▶ [Butir Tugas]
Salin ulang seluruh teks di bawah tentang penggantian istilah "buruh", tanpa mengubah satu kata atau tanda baca pun.

DIAM-diam Menteri Tenaga Kerja Sudomo punya gagasan baru. Kamis
pekan lalu, seusai menemui Presiden Soeharto di Bina Graha, ia
mengumumkan: Pemerintah tidak akan menggunakan lagi istilah
"buruh". Istilah ini, menurut menteri TK itu, menimbulkan kesan
"penindasan", sehingga kalau terjadi persoalan mereka akan
menentang pengusaha maupun pemerintah.
Alasan lain: "Selain itu istilah buruh juga tidak ada dalam UUD
1945," kata Sudomo. Istilah pengganti yang akan dipakai adalah
"karyawan" atau "tenaga kerja". Istilah serikat buruh diganti
serikat pekerja sedang Hubungan Perburuhan Pancasila diubah
menjadi Hubungan Industrial. Federasi Buruh Seluruh Indonesia
(FBSI), kata Sudomo, dengan kesadaran sendiri telah menyatakan
bahwa dalam kongres mereka yang mendatang akan mengubah namanya.
Istilah buruh memang tidak terdapat dalam UUD 1945, seperti juga
banyak istilah lain seperti pemilihan umum, wartawan, seniman
atau karyawan. Dalam penjelasan UUD mengenai pasal 2 hanya
tercantum istilah "serikat sekerja" sebagai contoh badan yang
termasuk "golongan" yang ikut mempunyai wakil dalam MPR.

▶ [Data Sumber]
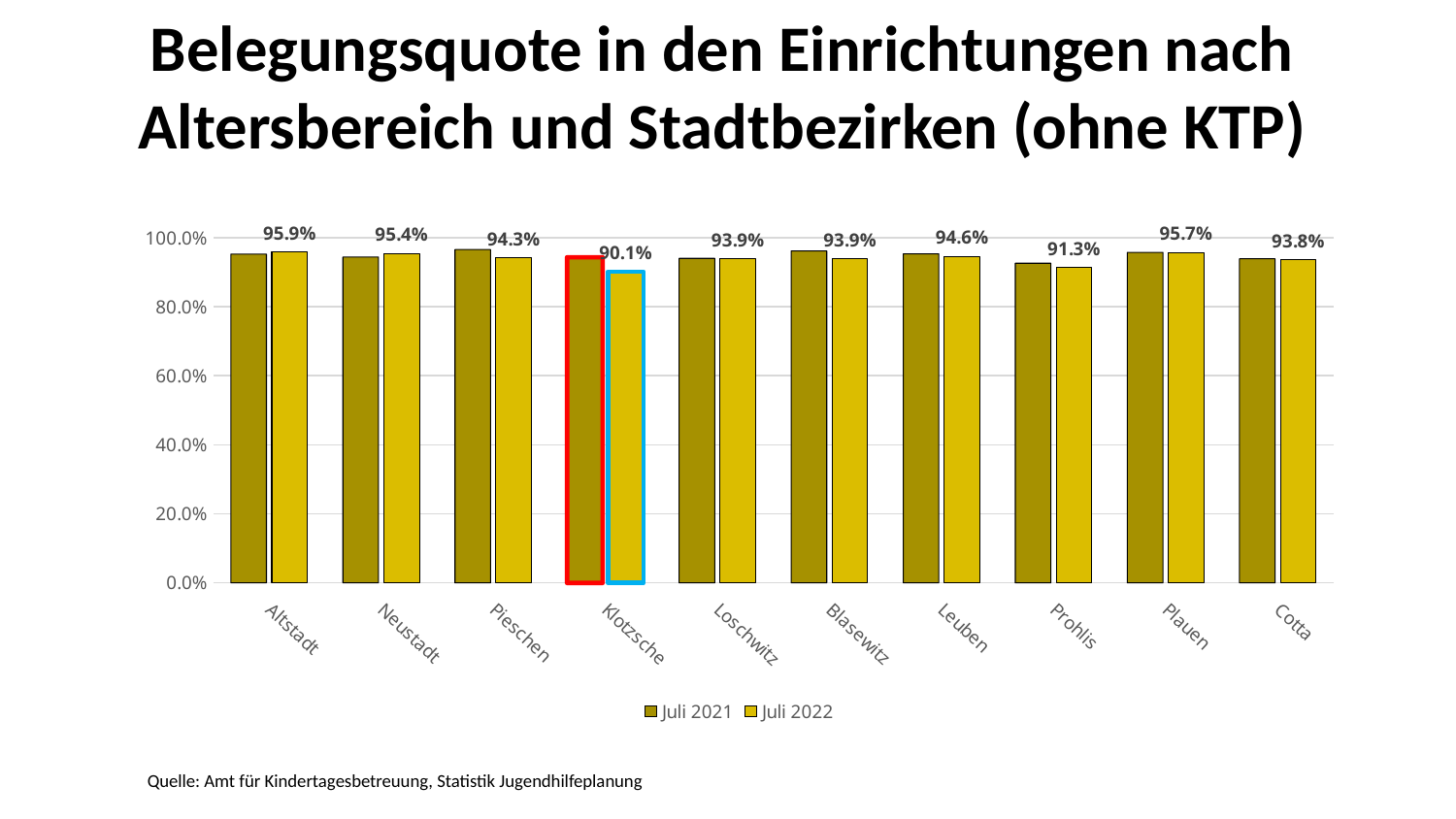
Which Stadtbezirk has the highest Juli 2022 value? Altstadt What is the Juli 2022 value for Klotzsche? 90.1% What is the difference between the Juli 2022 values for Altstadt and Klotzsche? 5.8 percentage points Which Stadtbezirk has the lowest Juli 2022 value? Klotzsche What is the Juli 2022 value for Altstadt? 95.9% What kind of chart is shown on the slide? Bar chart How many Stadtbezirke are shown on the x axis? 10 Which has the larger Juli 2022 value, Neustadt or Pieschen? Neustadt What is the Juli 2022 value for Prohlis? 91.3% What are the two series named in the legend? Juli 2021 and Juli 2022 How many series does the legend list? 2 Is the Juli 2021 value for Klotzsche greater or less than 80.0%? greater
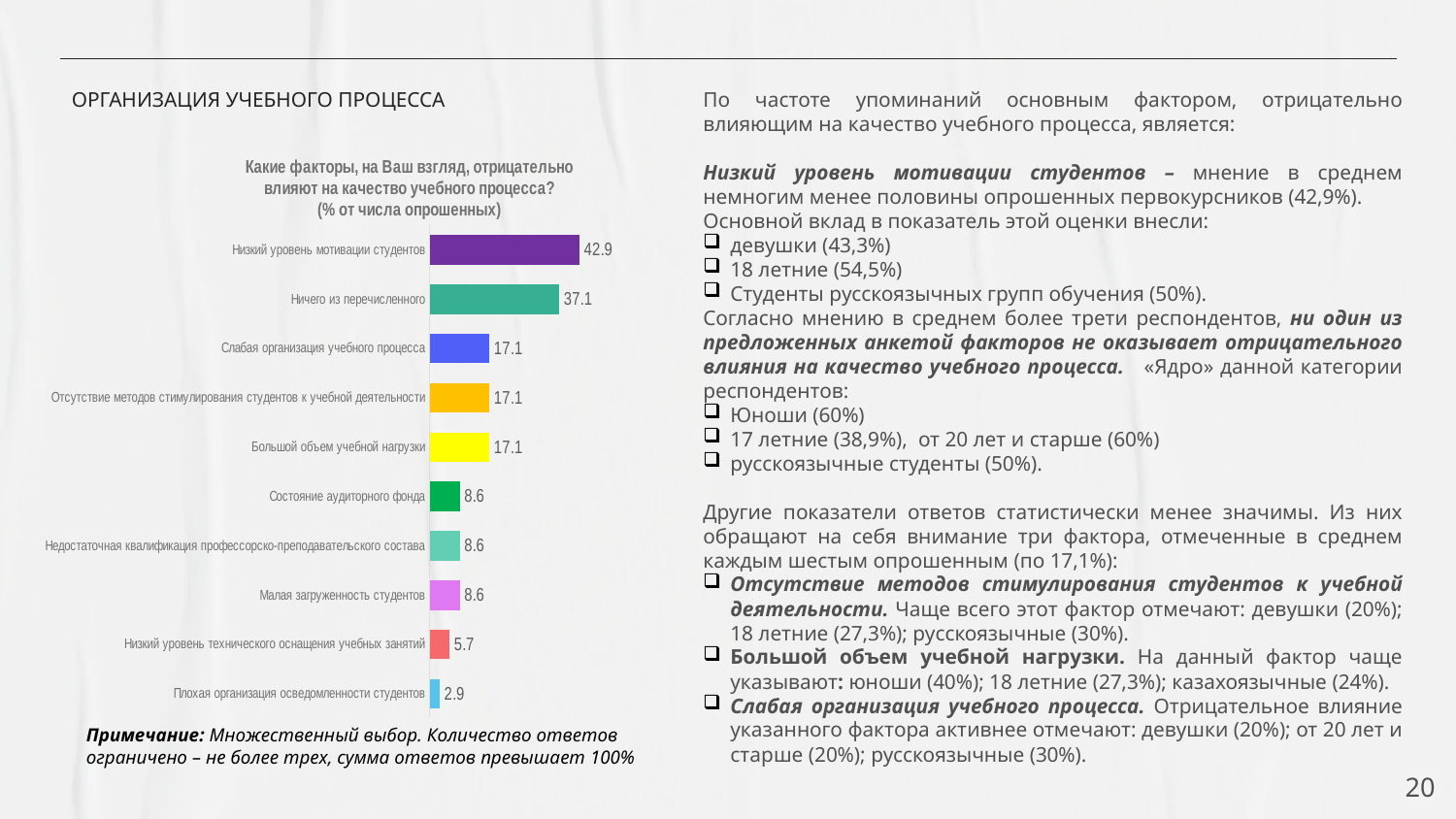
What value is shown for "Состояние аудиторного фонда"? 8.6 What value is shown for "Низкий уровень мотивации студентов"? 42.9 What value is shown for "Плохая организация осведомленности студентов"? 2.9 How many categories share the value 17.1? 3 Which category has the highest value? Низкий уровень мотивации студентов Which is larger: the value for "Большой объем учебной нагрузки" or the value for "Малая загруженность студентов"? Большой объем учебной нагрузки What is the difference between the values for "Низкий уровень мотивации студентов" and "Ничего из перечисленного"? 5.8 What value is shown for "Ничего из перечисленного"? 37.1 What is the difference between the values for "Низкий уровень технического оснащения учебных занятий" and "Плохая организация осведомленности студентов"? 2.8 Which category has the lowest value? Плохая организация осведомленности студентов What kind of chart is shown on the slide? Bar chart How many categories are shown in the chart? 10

▶ [Hasil Latihan]
DIAM-diam Menteri Tenaga Kerja Sudomo punya gagasan baru. Kamis
pekan lalu, seusai menemui Presiden Soeharto di Bina Graha, ia
mengumumkan: Pemerintah tidak akan menggunakan lagi istilah
"buruh". Istilah ini, menurut menteri TK itu, menimbulkan kesan
"penindasan", sehingga kalau terjadi persoalan mereka akan
menentang pengusaha maupun pemerintah.
Alasan lain: "Selain itu istilah buruh juga tidak ada dalam UUD
1945," kata Sudomo. Istilah pengganti yang akan dipakai adalah
"karyawan" atau "tenaga kerja". Istilah serikat buruh diganti
serikat pekerja sedang Hubungan Perburuhan Pancasila diubah
menjadi Hubungan Industrial. Federasi Buruh Seluruh Indonesia
(FBSI), kata Sudomo, dengan kesadaran sendiri telah menyatakan
bahwa dalam kongres mereka yang mendatang akan mengubah namanya.
Istilah buruh memang tidak terdapat dalam UUD 1945, seperti juga
banyak istilah lain seperti pemilihan umum, wartawan, seniman
atau karyawan. Dalam penjelasan UUD mengenai pasal 2 hanya
tercantum istilah "serikat sekerja" sebagai contoh badan yang
termasuk "golongan" yang ikut mempunyai wakil dalam MPR.